The F-type topology showed that L. radiata is formed by two clusters, but the taxonomic relationship of these two L. radiata clusters needs to be resolved, and their presence further supports the distinctiveness of L. radiata and L. siliquoidea. Genetic distance between the L. radiata clusters was 1.12% whereas between L. radiata and L. siliquoidea genetic distance was >2%, indicating that even though 2% genetic distance seems low for delineating species, it is greater that within Lampsilis species/clades genetic distance.
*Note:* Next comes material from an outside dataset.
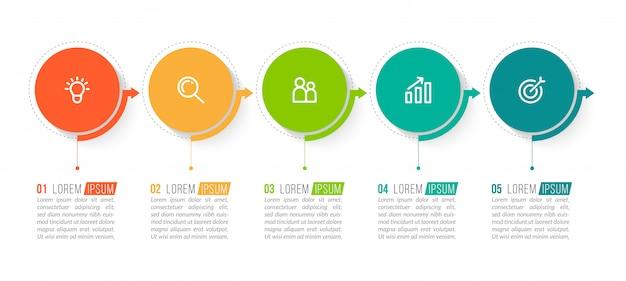 Infografía con cinco pasos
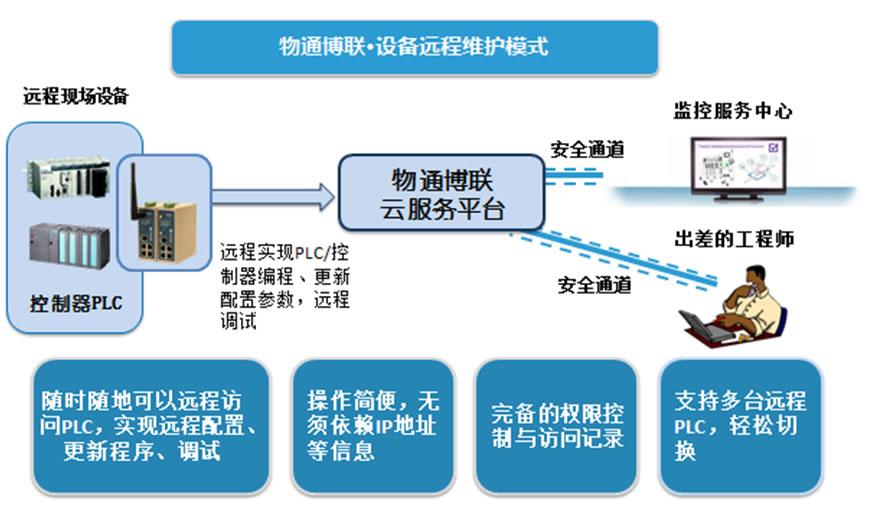 PLC远程数据传输远程上下载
Lampsilis belongs to the tribe Lampsilini which is monophyletic (Campbell et al. 2005; Lopes-Lima et al. 2017); however, the relationships among genera contained within this tribe such as Lampsilis, Obovaria, and Ortmanniana (Actinonaias) (Graf and O’Foighil 2000; Lydeard et al. 2000; Roe et al. 2001a; Campbell et al. 2005; Zanatta and Murphy 2006; Kuehnl 2009; Williams et al. 2017; Porto-Hannes et al. 2019) are problematic and need thorough investigation.
Hybridization
Based on incongruences in COI assignments and from seven microsatellite loci, the presence of admixed individuals indicated that these species hybridize where their geographic ranges overlap in the lower Great Lakes, St. Lawrence River, and Lake Champlain basins. Furthermore, the proportion of hybridizing individuals was overall high; ~10% from mtDNA and ~2–60% from microsatellite analyses (but see the discussion of limitations of these estimates when using low number of microsatellite loci). The direction of introgression appears to be mostly from L. radiata into L. siliquoidea as 75% of hybrids (assessed using mtDNA) had F-type Ls/M-type Lr; which is an interesting result given that hybrids were mostly found in L. radiata dominated populations. This suggests that there may be stronger pre or post-zygotic barriers or stronger selection against hybrids resulting from L. radiata females and L. siliquoidea males. However, this needs further investigation.
There is a recognized hybrid zone of many mammal, bird, and plants species in the lower Great Lakes region (Remington 1968; Swenson and Howard 2005), as well as among other freshwater mussel species in the St. Lawrence River basin (Cyr et al. 2007; Doucet-Beaupré et al. 2012) and fish races in the eastern Great Lakes (April and Turgeon 2006; April et al. 2013). This hybrid zone was formed after the last glaciation ~18–20 kya, when glaciers receded creating the Great Lakes of North America and species range expansion led to secondary contact between species that had been isolated.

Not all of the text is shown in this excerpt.